*WORK TASK*
Your task is to write out the lines from the line containing "scientific name: Eudorcas thomsonii" through the last line of the material, exactly.

⁂

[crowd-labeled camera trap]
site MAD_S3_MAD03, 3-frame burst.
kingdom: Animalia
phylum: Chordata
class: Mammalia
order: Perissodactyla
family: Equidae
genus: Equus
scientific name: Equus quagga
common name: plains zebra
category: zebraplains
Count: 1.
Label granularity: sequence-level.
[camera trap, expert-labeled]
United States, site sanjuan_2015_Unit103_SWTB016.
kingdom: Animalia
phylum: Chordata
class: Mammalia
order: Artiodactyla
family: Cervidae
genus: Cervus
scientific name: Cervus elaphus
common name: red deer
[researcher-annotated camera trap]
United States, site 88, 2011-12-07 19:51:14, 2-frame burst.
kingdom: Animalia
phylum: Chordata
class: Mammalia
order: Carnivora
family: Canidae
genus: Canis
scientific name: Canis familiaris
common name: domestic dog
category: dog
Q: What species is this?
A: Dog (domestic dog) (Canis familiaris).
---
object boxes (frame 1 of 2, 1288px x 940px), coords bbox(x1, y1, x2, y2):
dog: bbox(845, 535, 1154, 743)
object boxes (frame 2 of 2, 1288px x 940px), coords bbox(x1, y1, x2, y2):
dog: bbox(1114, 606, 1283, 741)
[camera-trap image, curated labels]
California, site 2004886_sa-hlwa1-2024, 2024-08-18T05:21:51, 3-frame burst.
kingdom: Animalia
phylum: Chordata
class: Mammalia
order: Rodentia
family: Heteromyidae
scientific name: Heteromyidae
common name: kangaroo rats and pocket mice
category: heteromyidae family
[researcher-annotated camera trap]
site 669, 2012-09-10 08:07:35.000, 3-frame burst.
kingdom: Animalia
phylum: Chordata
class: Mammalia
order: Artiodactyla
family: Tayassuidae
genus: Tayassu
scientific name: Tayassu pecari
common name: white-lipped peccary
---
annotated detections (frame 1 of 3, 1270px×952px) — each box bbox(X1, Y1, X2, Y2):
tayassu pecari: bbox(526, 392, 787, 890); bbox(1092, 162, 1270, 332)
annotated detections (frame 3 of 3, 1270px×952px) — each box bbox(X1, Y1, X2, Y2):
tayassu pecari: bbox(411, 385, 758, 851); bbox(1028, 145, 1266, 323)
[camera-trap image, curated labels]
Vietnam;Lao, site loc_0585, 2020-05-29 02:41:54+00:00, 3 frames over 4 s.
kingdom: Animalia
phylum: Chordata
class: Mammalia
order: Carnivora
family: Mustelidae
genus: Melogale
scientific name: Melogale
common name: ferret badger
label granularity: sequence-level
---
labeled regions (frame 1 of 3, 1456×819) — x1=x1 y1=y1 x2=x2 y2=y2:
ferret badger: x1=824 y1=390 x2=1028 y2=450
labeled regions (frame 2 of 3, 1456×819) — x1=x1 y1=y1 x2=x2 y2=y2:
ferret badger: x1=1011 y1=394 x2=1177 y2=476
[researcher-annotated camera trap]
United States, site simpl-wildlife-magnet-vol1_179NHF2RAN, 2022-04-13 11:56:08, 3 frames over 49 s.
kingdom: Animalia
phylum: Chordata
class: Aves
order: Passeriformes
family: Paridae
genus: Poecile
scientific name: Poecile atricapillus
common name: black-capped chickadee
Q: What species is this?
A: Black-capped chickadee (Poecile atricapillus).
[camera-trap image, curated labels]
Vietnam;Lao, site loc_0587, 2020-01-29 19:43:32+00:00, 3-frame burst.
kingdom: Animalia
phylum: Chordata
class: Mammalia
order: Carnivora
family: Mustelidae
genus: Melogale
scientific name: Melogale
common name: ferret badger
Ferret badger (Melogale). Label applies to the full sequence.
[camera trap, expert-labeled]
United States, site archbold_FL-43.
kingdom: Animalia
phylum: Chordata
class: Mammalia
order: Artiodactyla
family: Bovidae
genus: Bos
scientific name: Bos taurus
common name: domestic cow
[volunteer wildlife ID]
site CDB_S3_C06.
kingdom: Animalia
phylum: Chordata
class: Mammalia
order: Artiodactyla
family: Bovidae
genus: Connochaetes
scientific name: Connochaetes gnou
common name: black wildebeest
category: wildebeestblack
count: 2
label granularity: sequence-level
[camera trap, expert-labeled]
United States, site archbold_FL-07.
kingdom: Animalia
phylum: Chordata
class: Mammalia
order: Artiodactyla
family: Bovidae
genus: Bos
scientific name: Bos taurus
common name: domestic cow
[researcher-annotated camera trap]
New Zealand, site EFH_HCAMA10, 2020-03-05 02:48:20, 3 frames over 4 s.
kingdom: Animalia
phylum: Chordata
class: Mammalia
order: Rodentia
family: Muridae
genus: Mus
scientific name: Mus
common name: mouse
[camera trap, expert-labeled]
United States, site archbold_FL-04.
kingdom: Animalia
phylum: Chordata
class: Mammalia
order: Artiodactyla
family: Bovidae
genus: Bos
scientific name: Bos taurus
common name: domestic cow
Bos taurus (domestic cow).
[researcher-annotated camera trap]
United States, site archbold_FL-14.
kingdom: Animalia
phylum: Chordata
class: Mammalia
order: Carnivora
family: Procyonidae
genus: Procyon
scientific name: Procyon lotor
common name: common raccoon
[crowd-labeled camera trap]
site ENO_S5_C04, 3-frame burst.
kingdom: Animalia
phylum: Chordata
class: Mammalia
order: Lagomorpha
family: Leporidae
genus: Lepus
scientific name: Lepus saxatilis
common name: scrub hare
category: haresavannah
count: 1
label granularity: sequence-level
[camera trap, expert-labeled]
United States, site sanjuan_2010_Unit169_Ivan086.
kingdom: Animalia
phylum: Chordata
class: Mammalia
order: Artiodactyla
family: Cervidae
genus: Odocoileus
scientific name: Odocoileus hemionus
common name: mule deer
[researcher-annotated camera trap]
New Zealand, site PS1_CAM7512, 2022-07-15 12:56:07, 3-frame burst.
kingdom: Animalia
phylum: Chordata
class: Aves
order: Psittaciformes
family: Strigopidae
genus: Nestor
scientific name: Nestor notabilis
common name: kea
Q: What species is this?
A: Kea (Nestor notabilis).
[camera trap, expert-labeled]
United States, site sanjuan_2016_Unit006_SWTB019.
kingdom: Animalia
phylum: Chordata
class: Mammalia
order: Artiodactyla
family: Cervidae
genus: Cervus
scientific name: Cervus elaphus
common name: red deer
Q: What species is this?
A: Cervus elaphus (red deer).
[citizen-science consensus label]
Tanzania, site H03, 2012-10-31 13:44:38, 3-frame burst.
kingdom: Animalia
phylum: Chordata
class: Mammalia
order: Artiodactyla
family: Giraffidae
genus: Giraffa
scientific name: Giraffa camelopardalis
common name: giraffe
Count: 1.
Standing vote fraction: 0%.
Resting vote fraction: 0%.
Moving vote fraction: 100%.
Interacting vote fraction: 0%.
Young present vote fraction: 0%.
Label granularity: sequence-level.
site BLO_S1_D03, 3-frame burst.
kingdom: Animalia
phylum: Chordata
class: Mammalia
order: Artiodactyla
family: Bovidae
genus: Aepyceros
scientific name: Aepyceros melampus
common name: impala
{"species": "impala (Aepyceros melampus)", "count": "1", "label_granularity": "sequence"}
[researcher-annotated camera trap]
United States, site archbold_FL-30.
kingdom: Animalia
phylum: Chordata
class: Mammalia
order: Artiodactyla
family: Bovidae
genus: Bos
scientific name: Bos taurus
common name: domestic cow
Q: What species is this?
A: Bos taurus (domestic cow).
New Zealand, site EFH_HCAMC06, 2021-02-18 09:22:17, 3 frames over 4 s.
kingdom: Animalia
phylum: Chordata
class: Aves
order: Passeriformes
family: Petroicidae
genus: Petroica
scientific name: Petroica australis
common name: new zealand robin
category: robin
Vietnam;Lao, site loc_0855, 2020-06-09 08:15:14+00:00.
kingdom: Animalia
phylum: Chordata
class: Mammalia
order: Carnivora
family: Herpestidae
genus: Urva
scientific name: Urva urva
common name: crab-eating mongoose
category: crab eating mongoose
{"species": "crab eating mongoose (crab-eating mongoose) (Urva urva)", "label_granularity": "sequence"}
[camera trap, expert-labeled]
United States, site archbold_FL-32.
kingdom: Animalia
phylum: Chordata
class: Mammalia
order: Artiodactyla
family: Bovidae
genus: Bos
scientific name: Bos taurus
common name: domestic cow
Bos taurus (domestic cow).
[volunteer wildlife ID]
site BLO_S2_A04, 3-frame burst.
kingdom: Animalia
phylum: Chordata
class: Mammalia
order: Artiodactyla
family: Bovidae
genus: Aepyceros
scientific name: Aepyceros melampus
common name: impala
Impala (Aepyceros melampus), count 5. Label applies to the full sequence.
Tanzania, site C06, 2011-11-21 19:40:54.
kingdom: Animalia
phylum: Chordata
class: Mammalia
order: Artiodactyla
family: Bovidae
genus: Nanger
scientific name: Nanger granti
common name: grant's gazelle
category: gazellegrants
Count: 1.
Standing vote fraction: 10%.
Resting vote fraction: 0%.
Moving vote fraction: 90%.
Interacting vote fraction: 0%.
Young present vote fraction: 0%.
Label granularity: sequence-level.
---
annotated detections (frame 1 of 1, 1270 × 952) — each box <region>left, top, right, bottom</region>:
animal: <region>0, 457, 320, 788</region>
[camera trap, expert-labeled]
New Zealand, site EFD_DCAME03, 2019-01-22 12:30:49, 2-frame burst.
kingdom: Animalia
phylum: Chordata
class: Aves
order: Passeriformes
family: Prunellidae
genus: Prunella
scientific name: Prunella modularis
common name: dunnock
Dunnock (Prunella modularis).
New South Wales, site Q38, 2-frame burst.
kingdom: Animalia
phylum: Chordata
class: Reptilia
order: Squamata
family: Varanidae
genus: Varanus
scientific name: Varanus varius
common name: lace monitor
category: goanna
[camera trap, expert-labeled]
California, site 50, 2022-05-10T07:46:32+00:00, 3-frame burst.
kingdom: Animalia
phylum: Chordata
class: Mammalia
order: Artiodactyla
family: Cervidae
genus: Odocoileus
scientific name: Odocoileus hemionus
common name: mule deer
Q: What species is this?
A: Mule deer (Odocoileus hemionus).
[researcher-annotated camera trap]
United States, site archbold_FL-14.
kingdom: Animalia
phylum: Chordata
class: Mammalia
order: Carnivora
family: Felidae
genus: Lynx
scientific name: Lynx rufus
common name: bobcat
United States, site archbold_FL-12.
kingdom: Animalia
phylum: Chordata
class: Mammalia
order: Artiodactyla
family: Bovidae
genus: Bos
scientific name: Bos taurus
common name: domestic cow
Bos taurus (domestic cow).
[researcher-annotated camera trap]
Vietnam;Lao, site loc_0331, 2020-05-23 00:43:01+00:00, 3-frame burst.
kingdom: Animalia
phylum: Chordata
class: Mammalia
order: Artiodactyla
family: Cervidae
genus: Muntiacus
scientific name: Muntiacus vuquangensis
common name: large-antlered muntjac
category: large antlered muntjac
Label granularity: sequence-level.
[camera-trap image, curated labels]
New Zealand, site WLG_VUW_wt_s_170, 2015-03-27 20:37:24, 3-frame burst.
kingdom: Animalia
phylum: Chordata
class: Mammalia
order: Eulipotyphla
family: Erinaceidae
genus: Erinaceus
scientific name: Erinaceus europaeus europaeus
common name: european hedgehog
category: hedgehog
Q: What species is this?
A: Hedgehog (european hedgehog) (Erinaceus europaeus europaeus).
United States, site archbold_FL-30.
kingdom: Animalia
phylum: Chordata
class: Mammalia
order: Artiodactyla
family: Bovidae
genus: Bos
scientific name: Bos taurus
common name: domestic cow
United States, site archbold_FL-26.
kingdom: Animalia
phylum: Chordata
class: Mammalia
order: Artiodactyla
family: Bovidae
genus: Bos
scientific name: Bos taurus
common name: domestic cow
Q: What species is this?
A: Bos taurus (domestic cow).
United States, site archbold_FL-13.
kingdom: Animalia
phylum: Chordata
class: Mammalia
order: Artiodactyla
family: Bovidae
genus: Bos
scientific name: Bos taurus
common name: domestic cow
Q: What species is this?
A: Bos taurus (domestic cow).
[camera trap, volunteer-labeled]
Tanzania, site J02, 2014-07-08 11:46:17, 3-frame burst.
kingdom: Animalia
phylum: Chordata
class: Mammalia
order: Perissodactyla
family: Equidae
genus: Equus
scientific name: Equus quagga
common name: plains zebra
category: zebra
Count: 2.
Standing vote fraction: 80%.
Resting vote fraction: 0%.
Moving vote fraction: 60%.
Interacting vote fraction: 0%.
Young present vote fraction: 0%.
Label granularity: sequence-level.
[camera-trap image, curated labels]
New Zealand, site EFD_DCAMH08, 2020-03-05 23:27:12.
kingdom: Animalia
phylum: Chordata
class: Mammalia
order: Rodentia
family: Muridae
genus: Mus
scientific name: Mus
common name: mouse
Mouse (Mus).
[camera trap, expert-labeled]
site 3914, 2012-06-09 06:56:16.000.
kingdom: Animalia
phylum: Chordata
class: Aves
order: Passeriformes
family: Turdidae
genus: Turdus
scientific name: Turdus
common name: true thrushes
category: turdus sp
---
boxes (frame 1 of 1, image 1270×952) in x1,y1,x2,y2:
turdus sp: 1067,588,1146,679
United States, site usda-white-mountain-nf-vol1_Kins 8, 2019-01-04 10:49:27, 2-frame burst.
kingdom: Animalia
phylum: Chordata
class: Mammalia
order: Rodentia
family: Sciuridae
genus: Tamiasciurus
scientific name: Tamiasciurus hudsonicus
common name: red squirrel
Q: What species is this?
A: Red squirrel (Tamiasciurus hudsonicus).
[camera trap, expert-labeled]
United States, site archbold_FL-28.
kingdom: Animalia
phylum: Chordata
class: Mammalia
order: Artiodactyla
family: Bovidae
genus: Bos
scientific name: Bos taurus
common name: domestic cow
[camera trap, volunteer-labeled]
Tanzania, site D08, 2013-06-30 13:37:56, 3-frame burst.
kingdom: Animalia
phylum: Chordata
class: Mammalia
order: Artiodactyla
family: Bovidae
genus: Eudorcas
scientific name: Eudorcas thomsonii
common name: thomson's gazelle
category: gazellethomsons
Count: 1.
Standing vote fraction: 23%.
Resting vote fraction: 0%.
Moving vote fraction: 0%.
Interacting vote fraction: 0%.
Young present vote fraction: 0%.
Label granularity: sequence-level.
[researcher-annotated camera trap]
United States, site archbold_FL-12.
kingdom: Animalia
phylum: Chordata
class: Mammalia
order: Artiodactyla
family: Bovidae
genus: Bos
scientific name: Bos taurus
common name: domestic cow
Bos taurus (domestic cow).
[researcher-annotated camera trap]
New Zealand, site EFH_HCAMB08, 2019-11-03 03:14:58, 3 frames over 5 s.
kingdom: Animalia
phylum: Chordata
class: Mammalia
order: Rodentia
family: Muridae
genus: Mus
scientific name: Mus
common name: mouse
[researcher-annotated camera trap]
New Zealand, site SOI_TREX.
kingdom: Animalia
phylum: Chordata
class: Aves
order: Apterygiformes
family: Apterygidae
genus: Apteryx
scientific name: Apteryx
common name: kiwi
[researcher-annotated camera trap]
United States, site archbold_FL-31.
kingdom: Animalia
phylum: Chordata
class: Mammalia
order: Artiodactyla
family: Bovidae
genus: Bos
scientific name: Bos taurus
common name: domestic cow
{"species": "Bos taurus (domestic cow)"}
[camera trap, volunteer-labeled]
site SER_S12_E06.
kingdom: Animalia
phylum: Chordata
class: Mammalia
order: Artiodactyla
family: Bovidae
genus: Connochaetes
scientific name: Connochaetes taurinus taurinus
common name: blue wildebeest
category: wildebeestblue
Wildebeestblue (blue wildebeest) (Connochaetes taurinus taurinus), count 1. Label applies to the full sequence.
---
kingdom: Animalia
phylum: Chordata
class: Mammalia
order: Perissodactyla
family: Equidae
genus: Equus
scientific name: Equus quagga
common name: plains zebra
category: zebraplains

⁂

*ANSWER SPACE*
scientific name: Eudorcas thomsonii
common name: thomson's gazelle
category: gazellethomsons
Count: 1.
Standing vote fraction: 23%.
Resting vote fraction: 0%.
Moving vote fraction: 0%.
Interacting vote fraction: 0%.
Young present vote fraction: 0%.
Label granularity: sequence-level.
[researcher-annotated camera trap]
United States, site archbold_FL-12.
kingdom: Animalia
phylum: Chordata
class: Mammalia
order: Artiodactyla
family: Bovidae
genus: Bos
scientific name: Bos taurus
common name: domestic cow
Bos taurus (domestic cow).
[researcher-annotated camera trap]
New Zealand, site EFH_HCAMB08, 2019-11-03 03:14:58, 3 frames over 5 s.
kingdom: Animalia
phylum: Chordata
class: Mammalia
order: Rodentia
family: Muridae
genus: Mus
scientific name: Mus
common name: mouse
[researcher-annotated camera trap]
New Zealand, site SOI_TREX.
kingdom: Animalia
phylum: Chordata
class: Aves
order: Apterygiformes
family: Apterygidae
genus: Apteryx
scientific name: Apteryx
common name: kiwi
[researcher-annotated camera trap]
United States, site archbold_FL-31.
kingdom: Animalia
phylum: Chordata
class: Mammalia
order: Artiodactyla
family: Bovidae
genus: Bos
scientific name: Bos taurus
common name: domestic cow
{"species": "Bos taurus (domestic cow)"}
[camera trap, volunteer-labeled]
site SER_S12_E06.
kingdom: Animalia
phylum: Chordata
class: Mammalia
order: Artiodactyla
family: Bovidae
genus: Connochaetes
scientific name: Connochaetes taurinus taurinus
common name: blue wildebeest
category: wildebeestblue
Wildebeestblue (blue wildebeest) (Connochaetes taurinus taurinus), count 1. Label applies to the full sequence.
---
kingdom: Animalia
phylum: Chordata
class: Mammalia
order: Perissodactyla
family: Equidae
genus: Equus
scientific name: Equus quagga
common name: plains zebra
category: zebraplains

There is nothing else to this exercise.